Task to carry out
Everything from the line that contains "What is the distance of the" through the last line of the listing must be copied exactly, with both of those lines included and no others.

----- Source material

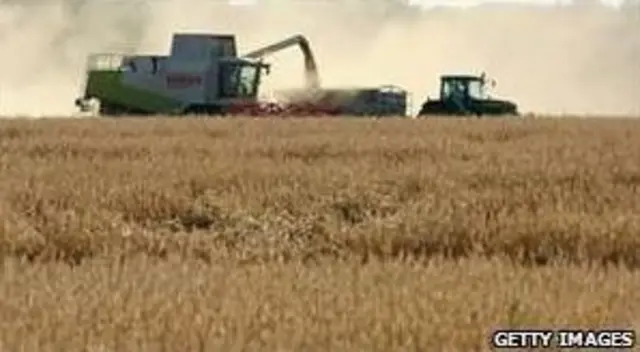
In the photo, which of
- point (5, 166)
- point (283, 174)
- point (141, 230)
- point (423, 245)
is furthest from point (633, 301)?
point (5, 166)

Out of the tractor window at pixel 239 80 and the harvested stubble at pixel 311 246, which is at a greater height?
the tractor window at pixel 239 80

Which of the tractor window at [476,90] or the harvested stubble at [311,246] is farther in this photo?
the tractor window at [476,90]

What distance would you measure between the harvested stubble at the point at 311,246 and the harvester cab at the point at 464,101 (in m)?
22.9

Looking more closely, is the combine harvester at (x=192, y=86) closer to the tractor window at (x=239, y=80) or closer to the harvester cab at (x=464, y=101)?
the tractor window at (x=239, y=80)

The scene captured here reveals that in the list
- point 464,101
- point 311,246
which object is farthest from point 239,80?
point 311,246

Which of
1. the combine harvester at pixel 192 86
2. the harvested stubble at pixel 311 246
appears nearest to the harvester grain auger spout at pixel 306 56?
the combine harvester at pixel 192 86

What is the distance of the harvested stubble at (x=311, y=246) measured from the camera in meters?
5.64

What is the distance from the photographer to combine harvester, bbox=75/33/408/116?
41031 millimetres

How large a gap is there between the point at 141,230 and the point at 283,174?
4.16 m

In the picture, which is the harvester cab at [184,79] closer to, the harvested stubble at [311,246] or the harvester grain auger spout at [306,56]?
the harvester grain auger spout at [306,56]

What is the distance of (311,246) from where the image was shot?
9.46 metres

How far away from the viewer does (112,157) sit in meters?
→ 17.5

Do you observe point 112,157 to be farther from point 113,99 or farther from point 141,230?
point 113,99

----------

Full solution
What is the distance of the harvested stubble at (x=311, y=246) measured from the camera in meters?
5.64

What is the distance from the photographer to combine harvester, bbox=75/33/408/116?
41031 millimetres

How large a gap is there between the point at 141,230 and the point at 283,174?
4.16 m

In the picture, which is the harvester cab at [184,79] closer to, the harvested stubble at [311,246] or the harvester grain auger spout at [306,56]?
the harvester grain auger spout at [306,56]

What is the distance of (311,246) from where the image was shot?
9.46 metres

How far away from the viewer does (112,157) sit in meters?
→ 17.5

Do you observe point 112,157 to be farther from point 113,99 or farther from point 141,230?
point 113,99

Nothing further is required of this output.